I have been reading the following link on Brownian Bridge definition, and came across the following statement (bullet point 9 in the link above):
Suppose $W_t$ is a standard Brownian motion, define $X_1=1$, then, for $h \in [0,1]$, the process $X_t$ is a Brownian Bridge:
$$X_t=(1-t)\int_{h=0}^{h=t}\frac{1}{1-h}dW_h \tag{1}$$
I can actually understand the proof of this statement presented in the link above and do not have an issue with the claim that $X_t$ above is a Brownian Bridge. However, the author then goes on to state that:
"In differential form, the above can be written as:"
$$dX_t=\frac{X_t}{1-t}dt+dW_t \tag{2}$$
I actually am unable to connect the differential form with the equation (1) given for $X_t$.
When I rewrite the differential form in the "long-hand" notation, I get ($X_0:=0$):
$$X_t=\int_{h=0}^{h=t}\frac{X_h}{1-h}dh+\int_{h=0}^{h=t}dW_h=\int_{h=0}^{h=t}\frac{X_h}{1-h}dh+W_t$$
The above is clearly not the same as the former definition of $X_t$ given in equation (1). I am thinking there might be some Ito's lemma application to a smartly defined function $F(X_t,t)$, that I haven't been able to figure out (I've tried playing around with variants of $F(X_t,t):=X_te^t$, but to no avail).
Is there a way to "solve" the differential equation (2) into (1), or has the author made a typo?
Edit: having read the answer linked in the comment below, and in the spirit of my own answer on notation to another question here, I have attempted to rewrite the linked answer using the long hand notation (because I struggle with interpreting some of the steps of the short-hand notation answer):
I am still getting a wrong answer. Could you please help me spot where I am going wrong?.

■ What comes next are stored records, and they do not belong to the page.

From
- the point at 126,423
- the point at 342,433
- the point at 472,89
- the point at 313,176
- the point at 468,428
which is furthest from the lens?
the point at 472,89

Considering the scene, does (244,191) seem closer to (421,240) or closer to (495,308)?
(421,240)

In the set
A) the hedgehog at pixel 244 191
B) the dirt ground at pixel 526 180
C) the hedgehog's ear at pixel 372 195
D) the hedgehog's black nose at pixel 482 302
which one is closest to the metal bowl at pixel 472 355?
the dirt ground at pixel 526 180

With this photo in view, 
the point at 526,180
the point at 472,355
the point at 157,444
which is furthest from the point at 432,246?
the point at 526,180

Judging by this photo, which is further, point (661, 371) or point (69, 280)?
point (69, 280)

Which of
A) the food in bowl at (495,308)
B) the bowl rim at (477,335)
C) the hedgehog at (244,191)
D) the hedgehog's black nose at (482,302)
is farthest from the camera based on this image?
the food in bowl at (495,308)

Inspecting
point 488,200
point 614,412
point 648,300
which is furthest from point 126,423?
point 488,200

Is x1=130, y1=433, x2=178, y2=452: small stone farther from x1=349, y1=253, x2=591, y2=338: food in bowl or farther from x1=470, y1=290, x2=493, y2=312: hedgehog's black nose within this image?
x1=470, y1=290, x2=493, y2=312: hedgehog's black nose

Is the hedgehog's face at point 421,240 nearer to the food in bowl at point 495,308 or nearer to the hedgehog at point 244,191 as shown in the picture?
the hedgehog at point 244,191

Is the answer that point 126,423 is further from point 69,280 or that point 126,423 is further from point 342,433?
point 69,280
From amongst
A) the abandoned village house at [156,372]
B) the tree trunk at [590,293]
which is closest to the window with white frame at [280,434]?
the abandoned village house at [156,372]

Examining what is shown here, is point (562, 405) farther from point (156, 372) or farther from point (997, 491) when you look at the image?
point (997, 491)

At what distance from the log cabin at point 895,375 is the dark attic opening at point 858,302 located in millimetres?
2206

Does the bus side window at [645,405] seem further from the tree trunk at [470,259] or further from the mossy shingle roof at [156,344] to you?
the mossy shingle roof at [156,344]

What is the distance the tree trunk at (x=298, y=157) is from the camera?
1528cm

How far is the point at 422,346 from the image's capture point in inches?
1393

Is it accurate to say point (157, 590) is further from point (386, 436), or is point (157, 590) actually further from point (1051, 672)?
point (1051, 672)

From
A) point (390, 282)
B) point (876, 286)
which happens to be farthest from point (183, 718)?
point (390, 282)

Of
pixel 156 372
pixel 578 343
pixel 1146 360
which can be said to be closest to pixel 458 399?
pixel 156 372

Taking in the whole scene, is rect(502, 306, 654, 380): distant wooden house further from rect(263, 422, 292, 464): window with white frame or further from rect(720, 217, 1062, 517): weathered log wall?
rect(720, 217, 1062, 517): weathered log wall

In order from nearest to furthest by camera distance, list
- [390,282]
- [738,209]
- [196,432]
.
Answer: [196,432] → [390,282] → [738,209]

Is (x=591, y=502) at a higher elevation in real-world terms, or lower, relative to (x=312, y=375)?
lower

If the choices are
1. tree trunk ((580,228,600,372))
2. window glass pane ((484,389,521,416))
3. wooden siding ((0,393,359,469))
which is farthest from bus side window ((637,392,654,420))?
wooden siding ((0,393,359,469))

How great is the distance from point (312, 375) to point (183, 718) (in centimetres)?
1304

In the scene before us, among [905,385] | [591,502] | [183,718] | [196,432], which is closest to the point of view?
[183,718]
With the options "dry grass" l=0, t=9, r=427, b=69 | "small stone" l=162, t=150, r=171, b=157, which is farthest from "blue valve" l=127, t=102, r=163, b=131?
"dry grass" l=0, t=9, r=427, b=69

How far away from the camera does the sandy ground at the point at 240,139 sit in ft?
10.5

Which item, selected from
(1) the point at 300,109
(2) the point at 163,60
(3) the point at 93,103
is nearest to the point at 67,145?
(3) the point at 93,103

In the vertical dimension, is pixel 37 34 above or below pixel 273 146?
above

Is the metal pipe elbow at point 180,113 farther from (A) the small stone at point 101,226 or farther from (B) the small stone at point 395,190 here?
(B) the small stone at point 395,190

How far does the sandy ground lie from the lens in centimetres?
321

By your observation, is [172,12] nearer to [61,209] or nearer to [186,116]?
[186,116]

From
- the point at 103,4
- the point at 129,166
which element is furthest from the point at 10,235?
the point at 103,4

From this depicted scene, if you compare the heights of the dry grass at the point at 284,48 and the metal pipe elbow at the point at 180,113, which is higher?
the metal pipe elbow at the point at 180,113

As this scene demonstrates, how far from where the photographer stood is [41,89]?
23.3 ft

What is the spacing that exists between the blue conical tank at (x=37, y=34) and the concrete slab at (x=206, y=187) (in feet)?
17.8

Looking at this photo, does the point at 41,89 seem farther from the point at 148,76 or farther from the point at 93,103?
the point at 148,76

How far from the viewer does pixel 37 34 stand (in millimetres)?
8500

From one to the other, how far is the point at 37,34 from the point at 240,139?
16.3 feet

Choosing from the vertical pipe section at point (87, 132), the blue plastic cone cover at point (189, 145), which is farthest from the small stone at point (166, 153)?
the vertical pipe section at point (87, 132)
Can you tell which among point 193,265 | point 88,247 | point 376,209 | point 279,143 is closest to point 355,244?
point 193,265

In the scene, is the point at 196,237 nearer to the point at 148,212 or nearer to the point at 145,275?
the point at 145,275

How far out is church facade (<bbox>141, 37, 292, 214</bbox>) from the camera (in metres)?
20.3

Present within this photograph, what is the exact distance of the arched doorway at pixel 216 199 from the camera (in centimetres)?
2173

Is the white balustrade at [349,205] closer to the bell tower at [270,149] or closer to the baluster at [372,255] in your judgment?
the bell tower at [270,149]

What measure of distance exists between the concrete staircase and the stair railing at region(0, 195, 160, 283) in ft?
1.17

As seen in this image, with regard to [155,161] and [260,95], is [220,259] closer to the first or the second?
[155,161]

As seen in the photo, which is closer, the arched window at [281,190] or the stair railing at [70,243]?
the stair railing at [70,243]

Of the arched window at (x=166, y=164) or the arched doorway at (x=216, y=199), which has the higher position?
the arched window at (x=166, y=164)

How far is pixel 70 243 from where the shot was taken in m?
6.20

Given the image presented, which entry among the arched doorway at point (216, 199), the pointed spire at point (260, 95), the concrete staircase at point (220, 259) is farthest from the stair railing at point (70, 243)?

The "trick" in the linked aswer seems to be applying Ito's lemma to a function $F(W_t,t):=\frac{W_t}{1-t}$. The derivatives are:
$$\frac{\partial F}{\partial t}=\frac{-W_t}{(1-t)^2}, \frac{\partial F}{\partial W_t}=\frac{1}{1-t}, \frac{\partial^2 F}{\partial t^2}=0$$
We also have that:
$$W_t=W_0+\int_{h=0}^{h=t}a(W_h,h)_{=0}dh+\int_{h=0}^{h=t}b(W_h,h)_{=1}dW_h$$ so that:
$$\frac{W_t}{1-t}=\int_{h=0}^{h=t}\left(\frac{\partial F}{\partial t}+\frac{\partial F}{\partial W}*a(W_h,h)_{=0}+\frac{\partial^2 F}{\partial W^2}_{=0}*b(W_h,h)\right)dh+\int_{h=0}^{h=t}\frac{\partial F}{\partial W}b(W_h,h)_{=1}dW_h=\\=\int_{h=0}^{h=t}\left(\frac{-W_h}{(1-h)^2}\right)dh+\int_{h=0}^{h=t}\left(\frac{1}{1-h}\right)dW_h$$
Multiplying through by $1-t$ then gives:
$$W_t=(1-t)\int_{h=0}^{h=t}\left(\frac{-W_h}{(1-h)^2}\right)dh+X_t$$
Therefore we have:
$$X_t=(1-t)\int_{h=0}^{h=t}\left(\frac{W_h}{(1-h)^2}\right)dh+W_t$$
Focusing on the term $(1-t)\int_{h=0}^{h=t}\left(\frac{W_h}{(1-h)^2}\right)dh$, we can write:
$$\int_{h=0}^{h=t}\left((1-t)\int_{s=0}^{s=h}\frac{1}{1-h}dW_s\right)\frac{1}{1-h}dh$$
Note that the term in the bracket above, i.e. $\left((1-t)\int_{s=0}^{s=h}\frac{1}{1-h}dW_s\right)$ in fact does not equal to $X_h$ (as defined in equation (1)), so in fact we do not have that:
$$X_t=\int_{h=0}^{h=t}\frac{X_h}{1-h}dh+W_t$$
Let $Y_{t} = \int_{0}^{t} \frac{1}{1-s}\, dW_{s}$. Next take a look at
$$X_{t} = (1-t) \int_{0}^{t} \frac{1}{1-s}\, dW_{s} = (1-t)Y_{t}$$
and differentiate using It^o's lemma
\begin{align*} dX_{t} &= -Y_{t}\, dt + (1-t)\, dY_{t} + d[ 1-t, Y_{t} ] \\ &= - Y_{t}\, dt + (1-t)\cdot \frac{1}{1-t}\, dW_{t} \\ &= -\frac{X_{t}}{1-t}\, dt + dW_{t} \end{align*}
and so there is indeed a typo.
If you want to solve
$$dX_{t} = \frac{X_{t}}{1-t}\, dt + dW_{t},$$
then (as in ODEs) use integrating factor
$$\mu(t) = e^{-\int_{0}^{t} \frac{1}{1-s}\, ds } = 1-t$$
to solve SDE
\begin{align*} d \left (X_{t}(1-t) \right) = (1-t)\, dX_{t} - X_{t}\, dt =: (1-t)\, dW_{t} \end{align*}
for solution
\begin{align*} X_{t} = \frac{1}{1-t}X_{0} + \frac{1}{1-t} \int_{0}^{t} (1-s)\, dW_{s}. \end{align*}
Note of caution: you should not apply It^o's lemma to solve the SDE. This only works in the case that it admits a strong solution (cf. Oksendal, Chapter 5).